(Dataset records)
- Opening Delimiter -
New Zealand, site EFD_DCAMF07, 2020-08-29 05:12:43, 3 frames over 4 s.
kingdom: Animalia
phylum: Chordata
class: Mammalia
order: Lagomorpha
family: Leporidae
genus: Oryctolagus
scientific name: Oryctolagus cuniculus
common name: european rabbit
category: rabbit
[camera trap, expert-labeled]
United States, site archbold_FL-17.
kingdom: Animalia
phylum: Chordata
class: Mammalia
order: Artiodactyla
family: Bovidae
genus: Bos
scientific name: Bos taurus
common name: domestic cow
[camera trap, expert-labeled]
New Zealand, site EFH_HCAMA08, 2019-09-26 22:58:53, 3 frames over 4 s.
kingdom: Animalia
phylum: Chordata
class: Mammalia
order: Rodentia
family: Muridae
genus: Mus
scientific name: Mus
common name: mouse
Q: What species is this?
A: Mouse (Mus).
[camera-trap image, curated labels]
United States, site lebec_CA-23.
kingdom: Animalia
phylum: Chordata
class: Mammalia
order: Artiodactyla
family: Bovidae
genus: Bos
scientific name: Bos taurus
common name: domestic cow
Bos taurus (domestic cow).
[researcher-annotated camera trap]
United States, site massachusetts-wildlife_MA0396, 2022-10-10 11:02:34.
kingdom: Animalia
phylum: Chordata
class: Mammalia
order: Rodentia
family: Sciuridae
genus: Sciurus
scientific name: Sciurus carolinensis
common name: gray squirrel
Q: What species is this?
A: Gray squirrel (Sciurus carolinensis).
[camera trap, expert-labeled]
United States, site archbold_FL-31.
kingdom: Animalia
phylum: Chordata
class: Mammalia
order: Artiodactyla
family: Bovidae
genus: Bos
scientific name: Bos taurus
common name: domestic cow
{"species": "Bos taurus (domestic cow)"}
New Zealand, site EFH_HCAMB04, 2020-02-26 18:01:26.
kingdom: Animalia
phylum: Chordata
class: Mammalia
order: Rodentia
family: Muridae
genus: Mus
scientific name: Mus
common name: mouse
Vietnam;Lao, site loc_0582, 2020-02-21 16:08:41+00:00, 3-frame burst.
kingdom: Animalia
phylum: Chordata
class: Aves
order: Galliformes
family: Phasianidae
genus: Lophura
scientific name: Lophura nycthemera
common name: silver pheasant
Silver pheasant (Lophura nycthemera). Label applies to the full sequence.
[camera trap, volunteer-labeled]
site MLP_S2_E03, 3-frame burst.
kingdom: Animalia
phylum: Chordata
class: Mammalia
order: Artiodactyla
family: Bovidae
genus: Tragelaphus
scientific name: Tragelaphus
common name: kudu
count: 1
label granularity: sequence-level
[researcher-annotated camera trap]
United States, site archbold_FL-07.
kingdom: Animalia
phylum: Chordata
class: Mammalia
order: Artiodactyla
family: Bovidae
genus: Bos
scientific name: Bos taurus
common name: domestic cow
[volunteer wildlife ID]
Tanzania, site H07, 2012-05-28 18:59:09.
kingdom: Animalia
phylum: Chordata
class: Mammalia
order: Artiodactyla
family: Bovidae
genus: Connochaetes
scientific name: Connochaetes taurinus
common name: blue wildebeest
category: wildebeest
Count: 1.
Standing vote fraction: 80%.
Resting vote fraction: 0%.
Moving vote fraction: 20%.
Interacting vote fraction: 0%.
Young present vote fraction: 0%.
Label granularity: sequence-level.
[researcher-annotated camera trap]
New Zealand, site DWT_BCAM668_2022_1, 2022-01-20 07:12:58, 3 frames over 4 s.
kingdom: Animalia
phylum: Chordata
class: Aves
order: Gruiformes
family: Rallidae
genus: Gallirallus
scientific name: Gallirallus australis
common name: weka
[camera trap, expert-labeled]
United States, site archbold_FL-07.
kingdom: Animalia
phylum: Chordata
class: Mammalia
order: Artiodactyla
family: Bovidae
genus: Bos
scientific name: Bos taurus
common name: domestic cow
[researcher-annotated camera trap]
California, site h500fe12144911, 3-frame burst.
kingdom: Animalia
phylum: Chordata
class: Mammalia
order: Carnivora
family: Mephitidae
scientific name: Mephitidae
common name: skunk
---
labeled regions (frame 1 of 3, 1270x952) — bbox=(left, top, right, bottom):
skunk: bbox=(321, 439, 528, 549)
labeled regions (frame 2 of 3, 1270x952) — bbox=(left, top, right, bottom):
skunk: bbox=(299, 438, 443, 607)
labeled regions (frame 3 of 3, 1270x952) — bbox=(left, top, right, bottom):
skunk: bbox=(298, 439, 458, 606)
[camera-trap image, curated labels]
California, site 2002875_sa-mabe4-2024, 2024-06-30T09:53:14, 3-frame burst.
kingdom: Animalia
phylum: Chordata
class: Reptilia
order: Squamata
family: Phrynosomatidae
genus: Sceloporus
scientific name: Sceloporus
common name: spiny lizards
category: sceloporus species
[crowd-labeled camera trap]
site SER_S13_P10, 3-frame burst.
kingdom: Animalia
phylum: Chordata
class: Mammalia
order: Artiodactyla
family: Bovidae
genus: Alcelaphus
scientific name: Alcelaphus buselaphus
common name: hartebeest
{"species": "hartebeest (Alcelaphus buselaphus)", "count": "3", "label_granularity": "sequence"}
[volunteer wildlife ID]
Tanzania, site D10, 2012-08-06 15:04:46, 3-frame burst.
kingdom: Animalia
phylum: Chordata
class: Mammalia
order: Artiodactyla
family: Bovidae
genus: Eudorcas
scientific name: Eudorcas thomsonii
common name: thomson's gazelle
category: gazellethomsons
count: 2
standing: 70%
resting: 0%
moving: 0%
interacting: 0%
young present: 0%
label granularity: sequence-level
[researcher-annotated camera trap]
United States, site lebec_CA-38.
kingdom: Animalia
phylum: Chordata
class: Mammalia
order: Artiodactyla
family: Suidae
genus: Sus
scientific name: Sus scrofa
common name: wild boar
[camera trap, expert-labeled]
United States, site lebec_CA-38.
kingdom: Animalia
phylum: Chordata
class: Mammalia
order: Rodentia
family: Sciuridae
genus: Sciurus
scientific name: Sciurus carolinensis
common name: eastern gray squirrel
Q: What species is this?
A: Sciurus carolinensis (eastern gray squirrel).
- Closing Delimiter -
PROBLEM REQUIREMENTS: Restate each entry word for word.

FINISHED EXERCISE:
New Zealand, site EFD_DCAMF07, 2020-08-29 05:12:43, 3 frames over 4 s.
kingdom: Animalia
phylum: Chordata
class: Mammalia
order: Lagomorpha
family: Leporidae
genus: Oryctolagus
scientific name: Oryctolagus cuniculus
common name: european rabbit
category: rabbit
[camera trap, expert-labeled]
United States, site archbold_FL-17.
kingdom: Animalia
phylum: Chordata
class: Mammalia
order: Artiodactyla
family: Bovidae
genus: Bos
scientific name: Bos taurus
common name: domestic cow
[camera trap, expert-labeled]
New Zealand, site EFH_HCAMA08, 2019-09-26 22:58:53, 3 frames over 4 s.
kingdom: Animalia
phylum: Chordata
class: Mammalia
order: Rodentia
family: Muridae
genus: Mus
scientific name: Mus
common name: mouse
Q: What species is this?
A: Mouse (Mus).
[camera-trap image, curated labels]
United States, site lebec_CA-23.
kingdom: Animalia
phylum: Chordata
class: Mammalia
order: Artiodactyla
family: Bovidae
genus: Bos
scientific name: Bos taurus
common name: domestic cow
Bos taurus (domestic cow).
[researcher-annotated camera trap]
United States, site massachusetts-wildlife_MA0396, 2022-10-10 11:02:34.
kingdom: Animalia
phylum: Chordata
class: Mammalia
order: Rodentia
family: Sciuridae
genus: Sciurus
scientific name: Sciurus carolinensis
common name: gray squirrel
Q: What species is this?
A: Gray squirrel (Sciurus carolinensis).
[camera trap, expert-labeled]
United States, site archbold_FL-31.
kingdom: Animalia
phylum: Chordata
class: Mammalia
order: Artiodactyla
family: Bovidae
genus: Bos
scientific name: Bos taurus
common name: domestic cow
{"species": "Bos taurus (domestic cow)"}
New Zealand, site EFH_HCAMB04, 2020-02-26 18:01:26.
kingdom: Animalia
phylum: Chordata
class: Mammalia
order: Rodentia
family: Muridae
genus: Mus
scientific name: Mus
common name: mouse
Vietnam;Lao, site loc_0582, 2020-02-21 16:08:41+00:00, 3-frame burst.
kingdom: Animalia
phylum: Chordata
class: Aves
order: Galliformes
family: Phasianidae
genus: Lophura
scientific name: Lophura nycthemera
common name: silver pheasant
Silver pheasant (Lophura nycthemera). Label applies to the full sequence.
[camera trap, volunteer-labeled]
site MLP_S2_E03, 3-frame burst.
kingdom: Animalia
phylum: Chordata
class: Mammalia
order: Artiodactyla
family: Bovidae
genus: Tragelaphus
scientific name: Tragelaphus
common name: kudu
count: 1
label granularity: sequence-level
[researcher-annotated camera trap]
United States, site archbold_FL-07.
kingdom: Animalia
phylum: Chordata
class: Mammalia
order: Artiodactyla
family: Bovidae
genus: Bos
scientific name: Bos taurus
common name: domestic cow
[volunteer wildlife ID]
Tanzania, site H07, 2012-05-28 18:59:09.
kingdom: Animalia
phylum: Chordata
class: Mammalia
order: Artiodactyla
family: Bovidae
genus: Connochaetes
scientific name: Connochaetes taurinus
common name: blue wildebeest
category: wildebeest
Count: 1.
Standing vote fraction: 80%.
Resting vote fraction: 0%.
Moving vote fraction: 20%.
Interacting vote fraction: 0%.
Young present vote fraction: 0%.
Label granularity: sequence-level.
[researcher-annotated camera trap]
New Zealand, site DWT_BCAM668_2022_1, 2022-01-20 07:12:58, 3 frames over 4 s.
kingdom: Animalia
phylum: Chordata
class: Aves
order: Gruiformes
family: Rallidae
genus: Gallirallus
scientific name: Gallirallus australis
common name: weka
[camera trap, expert-labeled]
United States, site archbold_FL-07.
kingdom: Animalia
phylum: Chordata
class: Mammalia
order: Artiodactyla
family: Bovidae
genus: Bos
scientific name: Bos taurus
common name: domestic cow
[researcher-annotated camera trap]
California, site h500fe12144911, 3-frame burst.
kingdom: Animalia
phylum: Chordata
class: Mammalia
order: Carnivora
family: Mephitidae
scientific name: Mephitidae
common name: skunk
---
labeled regions (frame 1 of 3, 1270x952) — bbox=(left, top, right, bottom):
skunk: bbox=(321, 439, 528, 549)
labeled regions (frame 2 of 3, 1270x952) — bbox=(left, top, right, bottom):
skunk: bbox=(299, 438, 443, 607)
labeled regions (frame 3 of 3, 1270x952) — bbox=(left, top, right, bottom):
skunk: bbox=(298, 439, 458, 606)
[camera-trap image, curated labels]
California, site 2002875_sa-mabe4-2024, 2024-06-30T09:53:14, 3-frame burst.
kingdom: Animalia
phylum: Chordata
class: Reptilia
order: Squamata
family: Phrynosomatidae
genus: Sceloporus
scientific name: Sceloporus
common name: spiny lizards
category: sceloporus species
[crowd-labeled camera trap]
site SER_S13_P10, 3-frame burst.
kingdom: Animalia
phylum: Chordata
class: Mammalia
order: Artiodactyla
family: Bovidae
genus: Alcelaphus
scientific name: Alcelaphus buselaphus
common name: hartebeest
{"species": "hartebeest (Alcelaphus buselaphus)", "count": "3", "label_granularity": "sequence"}
[volunteer wildlife ID]
Tanzania, site D10, 2012-08-06 15:04:46, 3-frame burst.
kingdom: Animalia
phylum: Chordata
class: Mammalia
order: Artiodactyla
family: Bovidae
genus: Eudorcas
scientific name: Eudorcas thomsonii
common name: thomson's gazelle
category: gazellethomsons
count: 2
standing: 70%
resting: 0%
moving: 0%
interacting: 0%
young present: 0%
label granularity: sequence-level
[researcher-annotated camera trap]
United States, site lebec_CA-38.
kingdom: Animalia
phylum: Chordata
class: Mammalia
order: Artiodactyla
family: Suidae
genus: Sus
scientific name: Sus scrofa
common name: wild boar
[camera trap, expert-labeled]
United States, site lebec_CA-38.
kingdom: Animalia
phylum: Chordata
class: Mammalia
order: Rodentia
family: Sciuridae
genus: Sciurus
scientific name: Sciurus carolinensis
common name: eastern gray squirrel
Q: What species is this?
A: Sciurus carolinensis (eastern gray squirrel).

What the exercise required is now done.